Structural changes are under way in the power generation market, where utilities are converting plants from coal-burning to natural gas. Increased drilling in the nation’s shale formations has produced an abundance of natural gas, driving the price down and making gas an economical alternative to coal, says Manfredi.

The U.S. coal industry has been hard hit by EPA regulations on utilities aimed at reducing greenhouse gas emissions. Federal environmental restrictions could practically shut down the U.S. thermal coal industry, says Yengst.

Globally, about 358 coal-fired power plants are either under construction or in the planning stage to come on line by 2017. However, the majority of these plants will be built in China and India.
Sutherlin sees promise for equipment purchases by copper miners. With the price of copper at over $3.20 per pound, a number of projects are under way. “Some are moving into the equipment selection phase,” he says.

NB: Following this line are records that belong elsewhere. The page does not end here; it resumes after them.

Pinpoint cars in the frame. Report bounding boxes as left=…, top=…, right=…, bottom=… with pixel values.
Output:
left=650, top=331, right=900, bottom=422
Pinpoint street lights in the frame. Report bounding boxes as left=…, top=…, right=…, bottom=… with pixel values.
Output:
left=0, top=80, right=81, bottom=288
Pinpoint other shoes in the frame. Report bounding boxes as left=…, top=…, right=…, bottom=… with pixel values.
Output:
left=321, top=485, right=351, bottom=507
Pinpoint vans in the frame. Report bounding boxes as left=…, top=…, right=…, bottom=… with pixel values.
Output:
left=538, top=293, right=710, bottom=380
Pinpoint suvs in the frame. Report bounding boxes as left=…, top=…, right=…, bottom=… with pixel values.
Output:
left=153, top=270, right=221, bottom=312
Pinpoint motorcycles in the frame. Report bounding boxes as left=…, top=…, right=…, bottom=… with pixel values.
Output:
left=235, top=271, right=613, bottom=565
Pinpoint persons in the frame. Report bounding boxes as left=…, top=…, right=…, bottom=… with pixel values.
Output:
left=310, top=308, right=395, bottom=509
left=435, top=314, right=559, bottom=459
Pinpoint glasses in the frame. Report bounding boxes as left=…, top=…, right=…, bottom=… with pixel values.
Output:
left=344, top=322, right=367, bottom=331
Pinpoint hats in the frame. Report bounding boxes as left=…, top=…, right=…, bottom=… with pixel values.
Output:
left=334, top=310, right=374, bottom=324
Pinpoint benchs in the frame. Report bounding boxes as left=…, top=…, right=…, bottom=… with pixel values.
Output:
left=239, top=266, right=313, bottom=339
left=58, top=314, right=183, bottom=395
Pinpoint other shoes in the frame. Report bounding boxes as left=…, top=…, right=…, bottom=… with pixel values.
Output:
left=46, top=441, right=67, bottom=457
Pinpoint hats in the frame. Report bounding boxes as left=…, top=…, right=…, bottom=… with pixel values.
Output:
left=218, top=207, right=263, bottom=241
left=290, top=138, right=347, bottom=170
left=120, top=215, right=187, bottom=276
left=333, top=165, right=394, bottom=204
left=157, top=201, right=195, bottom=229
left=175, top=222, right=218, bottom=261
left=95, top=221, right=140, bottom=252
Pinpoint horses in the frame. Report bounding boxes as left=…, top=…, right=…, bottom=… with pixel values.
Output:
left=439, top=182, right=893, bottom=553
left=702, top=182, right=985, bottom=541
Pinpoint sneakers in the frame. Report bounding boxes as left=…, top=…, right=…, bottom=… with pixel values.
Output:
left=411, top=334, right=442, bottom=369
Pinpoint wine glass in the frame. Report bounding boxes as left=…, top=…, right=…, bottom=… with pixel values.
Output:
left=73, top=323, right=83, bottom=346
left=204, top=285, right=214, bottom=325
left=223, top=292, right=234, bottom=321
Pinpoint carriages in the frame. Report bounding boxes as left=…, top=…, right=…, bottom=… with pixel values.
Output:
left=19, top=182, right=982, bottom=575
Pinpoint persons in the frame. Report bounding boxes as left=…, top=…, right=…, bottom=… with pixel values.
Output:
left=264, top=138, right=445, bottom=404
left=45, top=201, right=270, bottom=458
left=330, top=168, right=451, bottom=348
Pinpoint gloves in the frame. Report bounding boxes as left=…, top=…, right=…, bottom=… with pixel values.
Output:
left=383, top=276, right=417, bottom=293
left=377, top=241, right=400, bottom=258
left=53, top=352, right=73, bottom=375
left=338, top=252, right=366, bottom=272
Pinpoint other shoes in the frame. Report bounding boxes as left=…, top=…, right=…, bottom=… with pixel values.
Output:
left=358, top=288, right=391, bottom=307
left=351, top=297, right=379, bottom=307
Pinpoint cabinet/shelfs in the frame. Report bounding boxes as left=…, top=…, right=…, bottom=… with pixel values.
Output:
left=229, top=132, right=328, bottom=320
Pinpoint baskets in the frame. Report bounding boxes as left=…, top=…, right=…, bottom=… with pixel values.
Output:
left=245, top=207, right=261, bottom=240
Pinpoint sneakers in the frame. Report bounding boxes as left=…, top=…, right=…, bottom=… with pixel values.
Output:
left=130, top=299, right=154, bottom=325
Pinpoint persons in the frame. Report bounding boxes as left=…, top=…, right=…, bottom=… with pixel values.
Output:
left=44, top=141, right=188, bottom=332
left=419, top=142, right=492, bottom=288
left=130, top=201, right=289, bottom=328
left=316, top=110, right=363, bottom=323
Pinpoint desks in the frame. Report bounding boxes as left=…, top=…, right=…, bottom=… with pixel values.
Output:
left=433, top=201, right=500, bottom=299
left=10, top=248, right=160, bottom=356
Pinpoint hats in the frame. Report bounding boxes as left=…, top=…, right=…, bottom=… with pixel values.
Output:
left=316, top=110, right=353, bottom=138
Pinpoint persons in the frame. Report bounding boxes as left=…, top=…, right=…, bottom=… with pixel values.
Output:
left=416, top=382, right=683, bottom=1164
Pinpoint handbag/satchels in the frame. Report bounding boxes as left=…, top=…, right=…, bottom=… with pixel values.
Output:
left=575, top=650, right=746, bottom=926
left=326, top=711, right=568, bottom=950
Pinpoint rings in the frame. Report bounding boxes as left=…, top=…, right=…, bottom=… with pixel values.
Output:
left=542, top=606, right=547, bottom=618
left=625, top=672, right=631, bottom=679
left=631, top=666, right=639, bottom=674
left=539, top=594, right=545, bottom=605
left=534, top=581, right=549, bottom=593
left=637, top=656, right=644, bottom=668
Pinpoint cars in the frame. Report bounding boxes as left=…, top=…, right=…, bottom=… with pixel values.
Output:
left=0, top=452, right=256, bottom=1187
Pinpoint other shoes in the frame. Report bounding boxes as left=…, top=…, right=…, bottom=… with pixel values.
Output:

Lustgarten predicts that equipment investments by coal miners will stabilize next year, though at a low level, and that mining in general will continue to be weak for some time. Not a happy ending for the metal suppliers who serve the makers of these behemoth machines.
Prospects for the U.S. coal market turned slightly more positive recently when natural gas prices rose to around $4 per million BTUs, up from about $2 last year. Joy Global’s Sutherlin says this already has caused some switching back from natural gas to coal for power generation. In fact, he predicts that coal demand for power generation will increase by 60 million to 70 million tons this year, with that improved momentum carrying into next year. There will a considerable lag before this results in increased coal production, given the large coal stockpiles at the utilities, and an even greater lag before it translates into increased demand for mining equipment, he adds.
Weaker global economic growth, especially in China and elsewhere in Asia, also has slowed development of new mines for other metals and minerals, including copper and iron ore. “I see that [mine development] staying at a constant level for a number of years, unless China greatly expands its economy, which is not something I expect to happen,” Manfredi says.